# Text shown
========

# How closely do you follow the recommended feeding guide on kibble?



## LuvMyAngels (May 24, 2009)

Buster is now 83.6lbs, he'll be 6 months on the 17th. At what point does he need his food increased? It's been a very long time since Ive had a puppy, he's already bigger than most of my dogs were as adults.


Going by the bag of Taste of the Wild - High Prairie. 

5-7 months
60-80lbs - 4 3/4 - 5 3/4
80-100lbs - 5 3/4 - 6 3/4

Ive been feeding him 5 cups per day (1 2/3 cups, 3 times per day) since pretty close to 60lbs. He's maintaining an average weekly weight gain of 4-6lbs, usually 6lbs. 

I dont think he looks thin...visible waist, padding on his ribs though they can still be felt easily.
I'll snap some new pictures later this evening, but here's a few of our most recent.








August 6








August 6








July 30th








5 months- 65.4lbs


----------



## GatsbysMom (Jul 20, 2009)

The feeding guide on Nutro (I'm transitioning to Chicken Soup for the Dog Lover's Soul) is 3 cups for my dog's size (about 50 pounds).

========

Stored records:
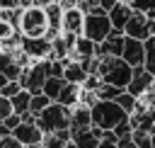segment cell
Wrapping results in <instances>:
<instances>
[{"mask_svg": "<svg viewBox=\"0 0 155 148\" xmlns=\"http://www.w3.org/2000/svg\"><path fill=\"white\" fill-rule=\"evenodd\" d=\"M153 80H155V75L148 73L145 66H133V73H131V80H128L126 90H128L131 95H136V97H143V95L150 90Z\"/></svg>", "mask_w": 155, "mask_h": 148, "instance_id": "obj_8", "label": "cell"}, {"mask_svg": "<svg viewBox=\"0 0 155 148\" xmlns=\"http://www.w3.org/2000/svg\"><path fill=\"white\" fill-rule=\"evenodd\" d=\"M82 24H85V12H82L78 5L63 7V17H61V32L82 34Z\"/></svg>", "mask_w": 155, "mask_h": 148, "instance_id": "obj_10", "label": "cell"}, {"mask_svg": "<svg viewBox=\"0 0 155 148\" xmlns=\"http://www.w3.org/2000/svg\"><path fill=\"white\" fill-rule=\"evenodd\" d=\"M153 148H155V133H153Z\"/></svg>", "mask_w": 155, "mask_h": 148, "instance_id": "obj_33", "label": "cell"}, {"mask_svg": "<svg viewBox=\"0 0 155 148\" xmlns=\"http://www.w3.org/2000/svg\"><path fill=\"white\" fill-rule=\"evenodd\" d=\"M107 15H109V22H111V32H114V34H124V24H126L128 17L133 15V7H131L128 2H124V0H116L114 7H111Z\"/></svg>", "mask_w": 155, "mask_h": 148, "instance_id": "obj_13", "label": "cell"}, {"mask_svg": "<svg viewBox=\"0 0 155 148\" xmlns=\"http://www.w3.org/2000/svg\"><path fill=\"white\" fill-rule=\"evenodd\" d=\"M63 78H65L68 82H82V80L87 78V73H85V68L80 66V61H78V58H65Z\"/></svg>", "mask_w": 155, "mask_h": 148, "instance_id": "obj_19", "label": "cell"}, {"mask_svg": "<svg viewBox=\"0 0 155 148\" xmlns=\"http://www.w3.org/2000/svg\"><path fill=\"white\" fill-rule=\"evenodd\" d=\"M90 56H97V41L87 39L85 34H78L68 58H90Z\"/></svg>", "mask_w": 155, "mask_h": 148, "instance_id": "obj_16", "label": "cell"}, {"mask_svg": "<svg viewBox=\"0 0 155 148\" xmlns=\"http://www.w3.org/2000/svg\"><path fill=\"white\" fill-rule=\"evenodd\" d=\"M143 44H145V58H143V66H145L148 73L155 75V34H150Z\"/></svg>", "mask_w": 155, "mask_h": 148, "instance_id": "obj_21", "label": "cell"}, {"mask_svg": "<svg viewBox=\"0 0 155 148\" xmlns=\"http://www.w3.org/2000/svg\"><path fill=\"white\" fill-rule=\"evenodd\" d=\"M87 126H92L90 107L78 102L75 107H70V129H87Z\"/></svg>", "mask_w": 155, "mask_h": 148, "instance_id": "obj_17", "label": "cell"}, {"mask_svg": "<svg viewBox=\"0 0 155 148\" xmlns=\"http://www.w3.org/2000/svg\"><path fill=\"white\" fill-rule=\"evenodd\" d=\"M29 99H31V92L29 90H19V92H15L12 97H10V102H12V112H17V114H24V112H29Z\"/></svg>", "mask_w": 155, "mask_h": 148, "instance_id": "obj_20", "label": "cell"}, {"mask_svg": "<svg viewBox=\"0 0 155 148\" xmlns=\"http://www.w3.org/2000/svg\"><path fill=\"white\" fill-rule=\"evenodd\" d=\"M22 51L31 61L48 58V53H51V39L48 36H22Z\"/></svg>", "mask_w": 155, "mask_h": 148, "instance_id": "obj_9", "label": "cell"}, {"mask_svg": "<svg viewBox=\"0 0 155 148\" xmlns=\"http://www.w3.org/2000/svg\"><path fill=\"white\" fill-rule=\"evenodd\" d=\"M148 29L150 34H155V17H148Z\"/></svg>", "mask_w": 155, "mask_h": 148, "instance_id": "obj_31", "label": "cell"}, {"mask_svg": "<svg viewBox=\"0 0 155 148\" xmlns=\"http://www.w3.org/2000/svg\"><path fill=\"white\" fill-rule=\"evenodd\" d=\"M36 124L44 133H51V131H58V129H70V107L53 99L48 107H44L36 114Z\"/></svg>", "mask_w": 155, "mask_h": 148, "instance_id": "obj_4", "label": "cell"}, {"mask_svg": "<svg viewBox=\"0 0 155 148\" xmlns=\"http://www.w3.org/2000/svg\"><path fill=\"white\" fill-rule=\"evenodd\" d=\"M111 32V22L107 12H85V24H82V34L92 41H102L107 39Z\"/></svg>", "mask_w": 155, "mask_h": 148, "instance_id": "obj_6", "label": "cell"}, {"mask_svg": "<svg viewBox=\"0 0 155 148\" xmlns=\"http://www.w3.org/2000/svg\"><path fill=\"white\" fill-rule=\"evenodd\" d=\"M63 82H65V78L48 75V78L44 80V87H41V92H44V95H48L51 99H56V97H58V92H61V87H63Z\"/></svg>", "mask_w": 155, "mask_h": 148, "instance_id": "obj_22", "label": "cell"}, {"mask_svg": "<svg viewBox=\"0 0 155 148\" xmlns=\"http://www.w3.org/2000/svg\"><path fill=\"white\" fill-rule=\"evenodd\" d=\"M121 58H124L128 66H143L145 44H143L140 39H133V36H126V34H124V51H121Z\"/></svg>", "mask_w": 155, "mask_h": 148, "instance_id": "obj_12", "label": "cell"}, {"mask_svg": "<svg viewBox=\"0 0 155 148\" xmlns=\"http://www.w3.org/2000/svg\"><path fill=\"white\" fill-rule=\"evenodd\" d=\"M114 99L119 102V107H121V109H124L126 114H131V112H133V109L138 107V97H136V95H131L128 90H121V92H119V95H116Z\"/></svg>", "mask_w": 155, "mask_h": 148, "instance_id": "obj_23", "label": "cell"}, {"mask_svg": "<svg viewBox=\"0 0 155 148\" xmlns=\"http://www.w3.org/2000/svg\"><path fill=\"white\" fill-rule=\"evenodd\" d=\"M94 92H97V99H114V97L121 92V87H116V85H111V82H104V80H102V85H99Z\"/></svg>", "mask_w": 155, "mask_h": 148, "instance_id": "obj_26", "label": "cell"}, {"mask_svg": "<svg viewBox=\"0 0 155 148\" xmlns=\"http://www.w3.org/2000/svg\"><path fill=\"white\" fill-rule=\"evenodd\" d=\"M124 34H126V36H133V39H140V41H145V39L150 36V29H148V15H145V12H136V10H133V15L128 17V22L124 24Z\"/></svg>", "mask_w": 155, "mask_h": 148, "instance_id": "obj_11", "label": "cell"}, {"mask_svg": "<svg viewBox=\"0 0 155 148\" xmlns=\"http://www.w3.org/2000/svg\"><path fill=\"white\" fill-rule=\"evenodd\" d=\"M5 82H7V78H5V75H2V73H0V87H2V85H5Z\"/></svg>", "mask_w": 155, "mask_h": 148, "instance_id": "obj_32", "label": "cell"}, {"mask_svg": "<svg viewBox=\"0 0 155 148\" xmlns=\"http://www.w3.org/2000/svg\"><path fill=\"white\" fill-rule=\"evenodd\" d=\"M136 12H148L150 7H155V0H126Z\"/></svg>", "mask_w": 155, "mask_h": 148, "instance_id": "obj_28", "label": "cell"}, {"mask_svg": "<svg viewBox=\"0 0 155 148\" xmlns=\"http://www.w3.org/2000/svg\"><path fill=\"white\" fill-rule=\"evenodd\" d=\"M7 114H12V102H10V97L0 95V121H2Z\"/></svg>", "mask_w": 155, "mask_h": 148, "instance_id": "obj_30", "label": "cell"}, {"mask_svg": "<svg viewBox=\"0 0 155 148\" xmlns=\"http://www.w3.org/2000/svg\"><path fill=\"white\" fill-rule=\"evenodd\" d=\"M56 102H61L65 107H75L80 102V82H68L65 80L61 92H58V97H56Z\"/></svg>", "mask_w": 155, "mask_h": 148, "instance_id": "obj_18", "label": "cell"}, {"mask_svg": "<svg viewBox=\"0 0 155 148\" xmlns=\"http://www.w3.org/2000/svg\"><path fill=\"white\" fill-rule=\"evenodd\" d=\"M17 29L22 32V36H46V32H48V15H46V7L39 5V2H31V5L22 7Z\"/></svg>", "mask_w": 155, "mask_h": 148, "instance_id": "obj_2", "label": "cell"}, {"mask_svg": "<svg viewBox=\"0 0 155 148\" xmlns=\"http://www.w3.org/2000/svg\"><path fill=\"white\" fill-rule=\"evenodd\" d=\"M131 73H133V66H128L121 56H99L97 75L104 82H111V85L126 90V85L131 80Z\"/></svg>", "mask_w": 155, "mask_h": 148, "instance_id": "obj_1", "label": "cell"}, {"mask_svg": "<svg viewBox=\"0 0 155 148\" xmlns=\"http://www.w3.org/2000/svg\"><path fill=\"white\" fill-rule=\"evenodd\" d=\"M51 102H53V99H51L48 95H44V92H34L31 99H29V112H31V114H39V112H41L44 107H48Z\"/></svg>", "mask_w": 155, "mask_h": 148, "instance_id": "obj_24", "label": "cell"}, {"mask_svg": "<svg viewBox=\"0 0 155 148\" xmlns=\"http://www.w3.org/2000/svg\"><path fill=\"white\" fill-rule=\"evenodd\" d=\"M0 148H22V143L15 138V133L10 131V133H5V136H0Z\"/></svg>", "mask_w": 155, "mask_h": 148, "instance_id": "obj_29", "label": "cell"}, {"mask_svg": "<svg viewBox=\"0 0 155 148\" xmlns=\"http://www.w3.org/2000/svg\"><path fill=\"white\" fill-rule=\"evenodd\" d=\"M131 138H133L136 148H153V133H150V131H143V129H133Z\"/></svg>", "mask_w": 155, "mask_h": 148, "instance_id": "obj_25", "label": "cell"}, {"mask_svg": "<svg viewBox=\"0 0 155 148\" xmlns=\"http://www.w3.org/2000/svg\"><path fill=\"white\" fill-rule=\"evenodd\" d=\"M121 51H124V34L109 32V36L97 44V56H121Z\"/></svg>", "mask_w": 155, "mask_h": 148, "instance_id": "obj_15", "label": "cell"}, {"mask_svg": "<svg viewBox=\"0 0 155 148\" xmlns=\"http://www.w3.org/2000/svg\"><path fill=\"white\" fill-rule=\"evenodd\" d=\"M90 114H92V124L99 129H114L119 121L128 119V114L119 107L116 99H97L90 107Z\"/></svg>", "mask_w": 155, "mask_h": 148, "instance_id": "obj_3", "label": "cell"}, {"mask_svg": "<svg viewBox=\"0 0 155 148\" xmlns=\"http://www.w3.org/2000/svg\"><path fill=\"white\" fill-rule=\"evenodd\" d=\"M70 143H73V148H99V138L92 131V126L70 129Z\"/></svg>", "mask_w": 155, "mask_h": 148, "instance_id": "obj_14", "label": "cell"}, {"mask_svg": "<svg viewBox=\"0 0 155 148\" xmlns=\"http://www.w3.org/2000/svg\"><path fill=\"white\" fill-rule=\"evenodd\" d=\"M12 133H15V138L22 143V148H36V146H41V141H44V131L39 129L36 121H19V124L12 129Z\"/></svg>", "mask_w": 155, "mask_h": 148, "instance_id": "obj_7", "label": "cell"}, {"mask_svg": "<svg viewBox=\"0 0 155 148\" xmlns=\"http://www.w3.org/2000/svg\"><path fill=\"white\" fill-rule=\"evenodd\" d=\"M48 78V58H36V61H29L19 75V82L24 90H29L31 95L34 92H41L44 87V80Z\"/></svg>", "mask_w": 155, "mask_h": 148, "instance_id": "obj_5", "label": "cell"}, {"mask_svg": "<svg viewBox=\"0 0 155 148\" xmlns=\"http://www.w3.org/2000/svg\"><path fill=\"white\" fill-rule=\"evenodd\" d=\"M22 90V82L19 80H7L2 87H0V95H5V97H12L15 92H19Z\"/></svg>", "mask_w": 155, "mask_h": 148, "instance_id": "obj_27", "label": "cell"}]
</instances>
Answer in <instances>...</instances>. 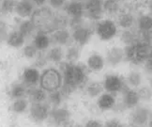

========

# To be done
1 – Using the feeding-guide thread, say whether each statement agrees with it, answering yes or no and quoting the words that decide it: (a) Buster gets 5 cups a day split into three meals; (b) for a 5-7 month puppy of 80-100lbs, the bag recommends 4 3/4 - 5 3/4; (c) GatsbysMom's dog weighs about 50 pounds.
2 – Go on with the feeding-guide thread from the point where it stops.

# Results by task
1 –
(a) Yes: "Ive been feeding him 5 cups per day (1 2/3 cups, 3 times per day)"
(b) No: "80-100lbs - 5 3/4 - 6 3/4"
(c) Yes: "3 cups for my dog's size (about 50 pounds)"

2 –
I feel 2.5 cups instead, because I feed him quite a bit of treats for training.


----------



## Foyerhawk (May 7, 2009)

I never even look at it! I go by the dog's weight and condition, but I always can make a decent guess based on the dog's age, personality, and current condition and size.


----------



## Renoman (Mar 20, 2007)

Foyerhawk said:


> I never even look at it! I go by the dog's weight and condition, but I always can make a decent guess based on the dog's age, personality, and current condition and size.


Exactly!!! I don't think I've ever read the feeding guide. I can tell by looking at my dogs if they're getting too much food or too little and I adjust accordingly.

Alot depends on the amount of exercise your dog gets and overall health. During the winter months when snow and ice might make it difficult to get them out for a run, I would usually cut their food intake to avoid weight gain. In the summer, I would have to up it some to compensate for the extra exercise.

Puppies are different. They need the calories to grow and develop, but even with puppies, the feeding guide is just that.. a guide. You have to adjust for your dog's individual needs. 

So, the short answer to your question would be, I don't follow it at all.


----------



## lightforce18 (May 6, 2009)

feeding guide says feed yogi who is 6 months 3 cups a day. I been following it. But i dont know if i should give him more or less yet.


----------



## Equinox (Nov 11, 2008)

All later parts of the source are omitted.